━━━ Text to read
Principal Investigator – T. Michael Anderson
I joined Wake Forest University in January of 2010. Previously I was a post-doc at The University of Groningen in The Netherlands for three years and before that a post-doc at the USGS National Wetlands Research Center for one year. I received my PhD from Syracuse University in 2004 and a BS in Zoology from Oregon State University in 1997. I am particularly interested in the ecology of tropical grasslands and savannas, but my past research experiences are diverse, including studies of Yellowstone grasses, cactus-dwelling yeasts, tropical salamanders, temperate frogs and the menacing insect predator Notonecta kirbyi. At present I feel incredibly lucky to conduct research in Serengeti, one of the most exciting and spectacular ecosystems on earth!
Thomas Morrison – We are very lucky to have Tom join the project as of November 2012. Tom brings a range of expertise to the group, including large herbivore ecology and modeling herbivore movement. Tom did his PhD at Dartmouth with Doug Bolger and recently completed a post-doc with Matt Kauffman at the University of Wyoming. Tom will be spending much of his time in Serengeti (lucky dog) conducting research to try and understand why savannas are such dynamic, heterogeneous systems. Find out more about Tom, his research (CV here) and his experiences in Serengeti by following this link:
Daniel Griffith – My research experiences span the gamut from field botany to bioinformatics. Research in the Serengeti gives me the opportunity to integrate my interests for the purpose of understanding coexistence of grass species in an ecosystem that has supported plant-herbivore coevolution over geologic time. In particular, I investigate the roles of salt and herbivory in the formation and structure of grass communities across the Serengeti. I am currently working as a NESCent fellow. In addition, any comments concerning our website can be directed to me, at grifdm1 at wfu dot edu.
━━━━━━
Problem set
A – Answer these questions using the research group profiles:
(i) From which university did T. Michael Anderson receive his PhD?
(ii) With whom, and at which university, did Thomas Morrison recently complete a post-doc?
(iii) What fellowship is Daniel Griffith currently working under?
B – Quote the research group profiles word for word, starting at "Principal Investigator –" and ending at "ecosystems on earth!".
C – Extend the research group profiles, picking up right after the final sentence.
━━━ Records supplied
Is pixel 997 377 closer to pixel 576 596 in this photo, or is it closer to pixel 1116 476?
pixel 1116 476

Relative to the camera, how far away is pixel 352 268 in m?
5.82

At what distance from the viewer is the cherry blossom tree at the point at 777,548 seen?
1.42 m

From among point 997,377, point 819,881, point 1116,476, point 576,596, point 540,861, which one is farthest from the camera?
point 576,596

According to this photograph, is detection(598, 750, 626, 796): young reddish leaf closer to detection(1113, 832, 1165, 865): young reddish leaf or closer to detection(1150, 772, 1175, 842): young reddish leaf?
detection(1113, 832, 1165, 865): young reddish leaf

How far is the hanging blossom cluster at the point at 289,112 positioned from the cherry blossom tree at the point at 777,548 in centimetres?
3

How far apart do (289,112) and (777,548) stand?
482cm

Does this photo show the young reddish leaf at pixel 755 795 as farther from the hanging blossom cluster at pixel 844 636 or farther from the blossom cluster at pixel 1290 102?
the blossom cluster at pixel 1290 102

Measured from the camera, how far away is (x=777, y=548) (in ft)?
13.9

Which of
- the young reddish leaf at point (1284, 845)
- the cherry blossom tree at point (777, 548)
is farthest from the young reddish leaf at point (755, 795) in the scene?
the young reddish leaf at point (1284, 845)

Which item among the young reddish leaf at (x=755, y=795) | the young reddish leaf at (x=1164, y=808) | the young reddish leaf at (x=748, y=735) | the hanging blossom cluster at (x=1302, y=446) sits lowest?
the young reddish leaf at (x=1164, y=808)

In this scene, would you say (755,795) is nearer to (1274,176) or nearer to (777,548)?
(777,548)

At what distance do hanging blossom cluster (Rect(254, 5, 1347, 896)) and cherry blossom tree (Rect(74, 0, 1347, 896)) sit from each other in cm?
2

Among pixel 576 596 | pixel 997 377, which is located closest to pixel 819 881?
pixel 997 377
━━━━━━
Answers to the exercises
A –
(i) Syracuse University
(ii) With Matt Kauffman at the University of Wyoming
(iii) He is working as a NESCent fellow.

B –
Principal Investigator – T. Michael Anderson
I joined Wake Forest University in January of 2010. Previously I was a post-doc at The University of Groningen in The Netherlands for three years and before that a post-doc at the USGS National Wetlands Research Center for one year. I received my PhD from Syracuse University in 2004 and a BS in Zoology from Oregon State University in 1997. I am particularly interested in the ecology of tropical grasslands and savannas, but my past research experiences are diverse, including studies of Yellowstone grasses, cactus-dwelling yeasts, tropical salamanders, temperate frogs and the menacing insect predator Notonecta kirbyi. At present I feel incredibly lucky to conduct research in Serengeti, one of the most exciting and spectacular ecosystems on earth!

C –
Kathleen Quigley – I became interested in African savannas as an undergraduate, during a semester at the University of Dar es Salaam in Tanzania. During this time, I used GIS to research spatial patterns of African elephant damage to to one of the ecosystem’s iconic tree species, baobabs. As a graduate student in the Anderson lab, I am excited to continue my research pursuits in Serengeti National Park. I am most interested in the ecology and evolution of plant defense against herbivory, specifically phytoliths/silica in grasses.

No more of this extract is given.